2 Annual assessment control indicators
Secondly, medical insurance should establish an annual assessment system to ensure the realization of annual cost control and quality control of medical insurance. The indicators of annual assessment should be based on the payment plan made at the beginning of the year, and the growth rate of the average cost and total cost, the growth rate and proportion of each DRG group should be included in the scope of performance assessment, so as to strengthen the monitoring role of medical insurance on medical services. At the same time, it also provides medical record quality control, medical service performance, medical quality management, medical safety and other data analysis services for hospitals in the overall planning area, which is used for fine management of hospitals and improves the efficiency and quality of clinical work related to DRG. DRG method is regarded as one of the important means to objectively and quantitatively evaluate hospital service capacity, service performance and medical quality, and the proportion of quantitative evaluation method in hospital evaluation is increasing gradually.
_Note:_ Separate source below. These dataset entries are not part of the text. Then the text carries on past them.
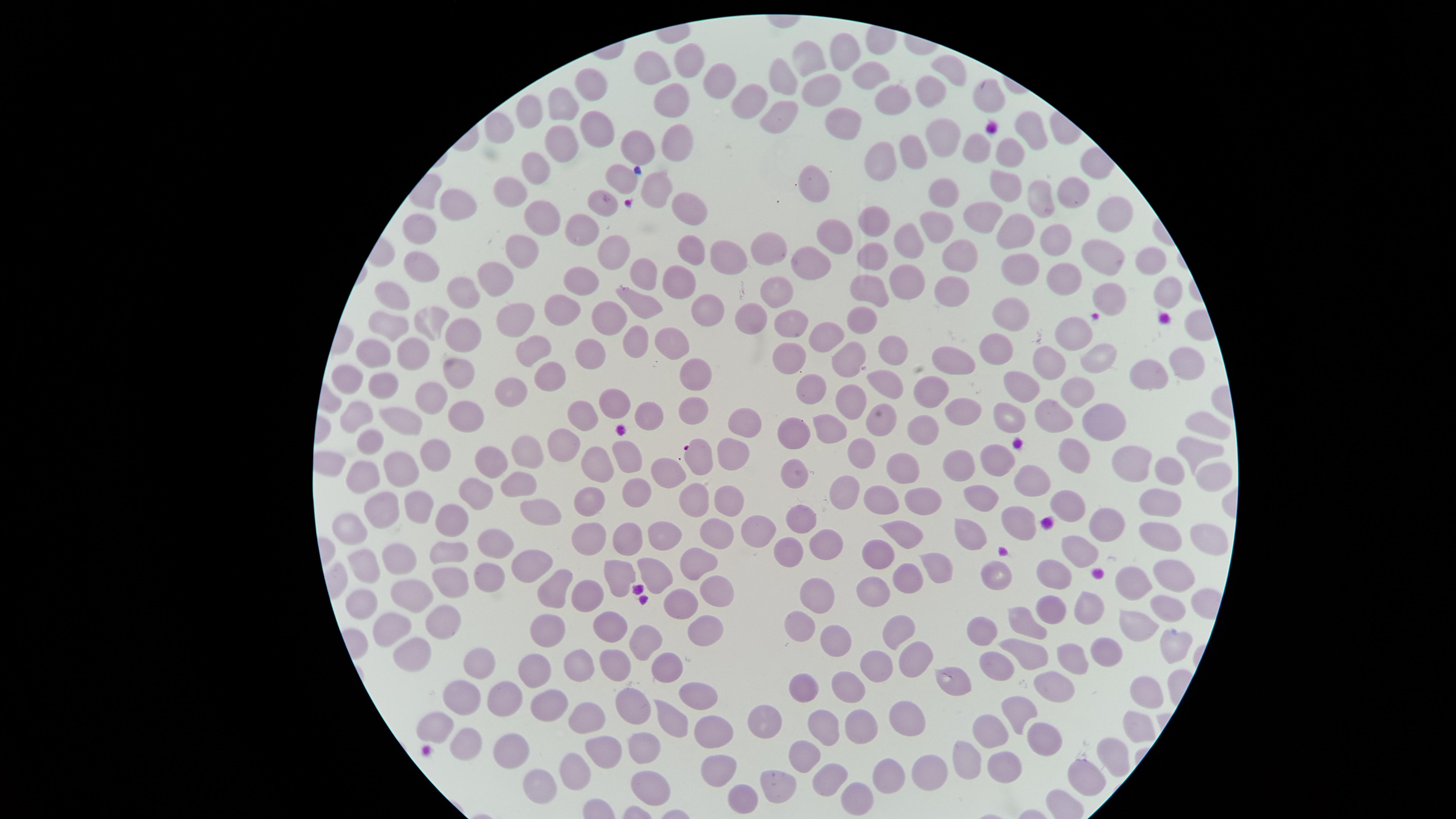
uninfected_red_blood_cells: 'approximate marker points as [x, y] in pixels: [844, 50], [689, 58], [809, 58], [657, 73], [952, 73], [869, 74], [721, 79], [788, 79], [591, 85], [931, 87], [822, 90], [753, 98], [985, 98], [890, 99], [671, 103], [560, 106], [779, 110], [530, 113], [848, 122], [1032, 127], [600, 130], [498, 132], [556, 140], [639, 142], [928, 142], [673, 143], [978, 143], [1008, 144], [912, 152], [878, 160], [535, 165], [619, 174], [1009, 180], [810, 188], [656, 191], [1070, 192], [939, 193], [510, 195], [1036, 199], [602, 202], [457, 203], [691, 207], [987, 213], [1110, 213], [544, 216], [876, 222], [934, 223], [581, 229], [421, 231], [1017, 233], [1052, 235], [906, 237], [837, 241], [689, 246], [614, 247], [770, 248], [522, 250], [875, 255], [1103, 255], [721, 260], [960, 260], [1148, 260], [418, 265], [808, 266], [1023, 267], [645, 270], [1063, 273], [904, 279], [498, 280], [585, 281], [681, 281], [865, 282], [778, 290], [1169, 290], [463, 292], [391, 295], [951, 296], [1104, 296], [638, 300], [563, 311], [706, 311], [1008, 313], [864, 316], [517, 317], [435, 319], [608, 319], [753, 321], [390, 323], [793, 326], [1073, 331], [457, 332], [833, 332], [633, 340], [673, 344], [411, 347], [372, 350], [532, 350], [893, 350], [588, 352], [1003, 352], [1094, 356], [956, 359], [794, 360], [844, 360], [1177, 361], [457, 364], [1049, 364], [1144, 370], [552, 371], [698, 375], [350, 378], [1022, 381], [888, 385], [385, 389], [814, 389], [1073, 389], [514, 391], [850, 393], [435, 394], [929, 394], [619, 397], [691, 409], [1053, 411], [356, 412], [645, 412], [963, 414], [591, 417], [1009, 417], [467, 419], [404, 420], [882, 421], [744, 423], [1102, 423], [1201, 423], [927, 424], [796, 431], [828, 431], [373, 440], [566, 441], [1193, 446], [437, 450], [531, 450], [1075, 452], [627, 454], [861, 455], [726, 456], [998, 459], [602, 460], [966, 460], [695, 461], [492, 463], [1129, 464], [904, 467], [400, 468], [664, 469], [1164, 469], [793, 472], [1211, 472], [364, 473], [1036, 480], [523, 481], [853, 489], [635, 492], [885, 495], [478, 497], [593, 497], [981, 497], [923, 499], [1157, 499], [696, 500], [1073, 500], [419, 503], [735, 504], [543, 513], [1014, 514], [382, 516], [453, 516], [802, 518], [1105, 519], [587, 525], [757, 528], [969, 530], [352, 531], [629, 531], [712, 531], [903, 531], [1158, 533], [664, 534], [1206, 539], [494, 544], [785, 546], [823, 548], [1077, 551], [448, 552], [876, 556], [398, 557], [523, 564], [696, 564], [939, 564], [369, 565], [656, 566], [1173, 569], [613, 573], [1059, 573], [907, 575], [993, 577], [1136, 579], [483, 580], [556, 583], [708, 584], [444, 585], [877, 591], [417, 596], [587, 597], [814, 597], [683, 598], [364, 600], [1161, 602], [1055, 608], [1085, 610], [444, 619], [802, 619], [705, 620], [983, 622], [1030, 622], [1132, 623], [393, 624], [554, 625], [608, 626], [898, 629], [834, 636], [648, 638], [1164, 644], [1027, 648], [414, 652], [914, 653], [581, 656], [1067, 656], [1098, 657], [478, 661], [999, 665], [612, 666], [670, 667], [537, 668], [878, 669], [849, 679], [947, 679], [1058, 680], [810, 686], [1143, 692], [506, 694], [697, 694], [468, 702], [637, 703], [549, 706], [1023, 706], [902, 712], [593, 719], [671, 719], [769, 720], [863, 723], [436, 725], [824, 725], [1135, 727], [718, 731], [990, 731], [1046, 732], [462, 740], [510, 745], [602, 748], [644, 750], [1115, 750], [808, 752], [963, 759], [1002, 762], [575, 769], [718, 769], [927, 769], [889, 773], [1088, 773], [827, 778], [776, 779], [544, 784], [652, 787], [858, 794], [746, 795]'
image_size: 1456×819 pixels
presence: no malaria parasites detected
stain: Giemsa
field_of_view: single
visible_region: circular
capture: smartphone photograph through the microscope eyepiece
preparation: thin blood film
State which cell type is depicted.
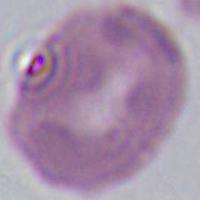

This is an erythrocyte.

Summary:
  - Magnification: 1000x
  - Modality: micrograph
Name the blood parasite species.
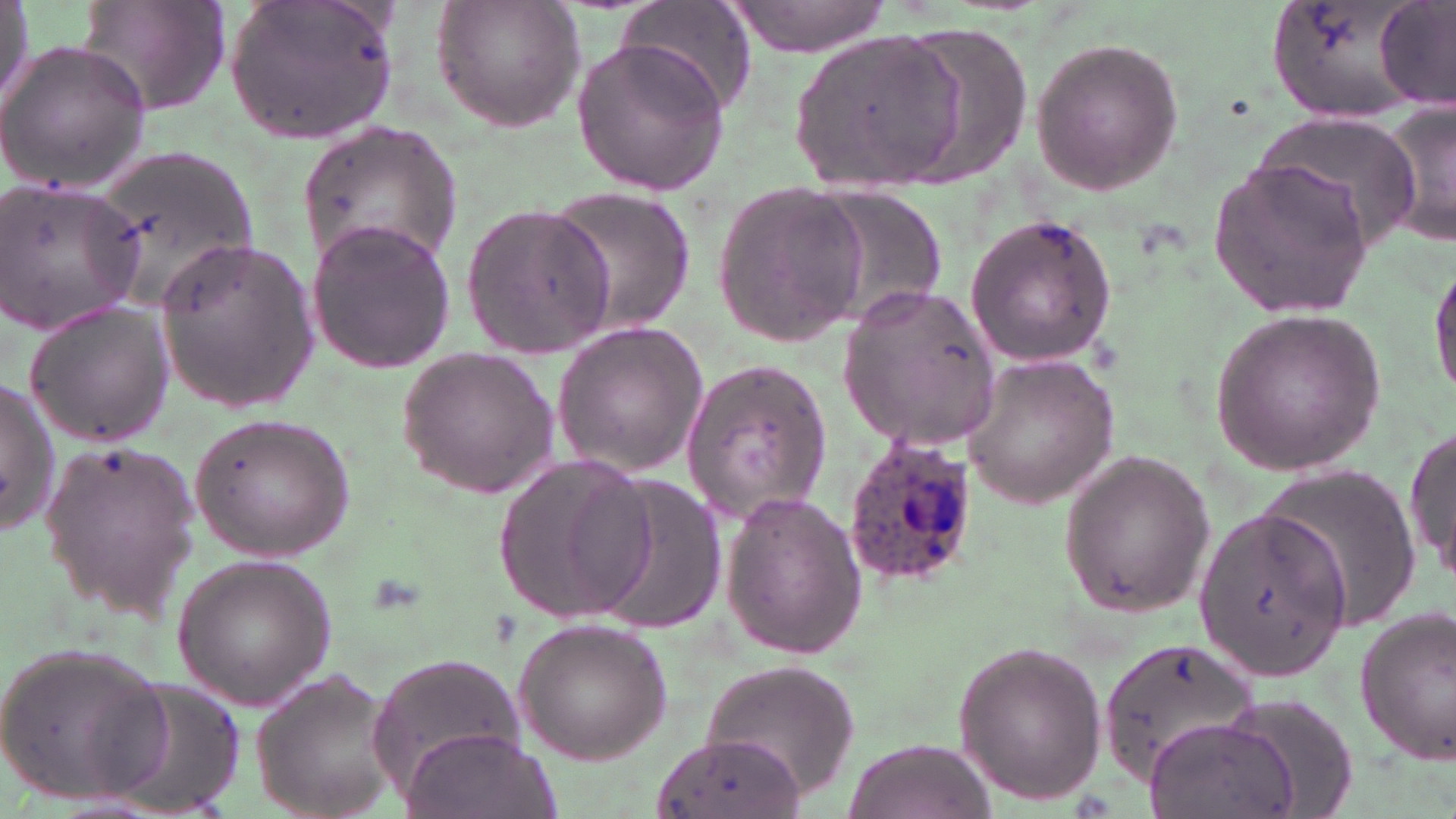

Plasmodium ovale.

Summary:
  - Coordinate format: approximate bounding boxes as named x1/y1/x2/y2 corners in pixels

3 Long-term evaluation of value orientation
Finally, medical insurance should effectively monitor and evaluate the local medical service capacity, medical quality and safety, medical service efficiency, patient burden and patient health status. First, effectively evaluate the effect of DRGs-PPS payment reform. At the same time, the realization of these monitoring and evaluation can make medical insurance more clearly understand the demands of local patients, grasp the efficiency of distribution and utilization of medical resources, and provide factual basis for formulating more reasonable reform measures in the future.
abstract
It is a general trend in the future that medical insurance is paid according to DRG-related disease groups. The establishment of DRGs-PPS, as the mainstream medical insurance payment system, will help to achieve the goal of multi-win medical reform with controllable medical insurance fund expenditure, motivated hospital expenses control, guaranteed service quality and substantial benefits for insured people.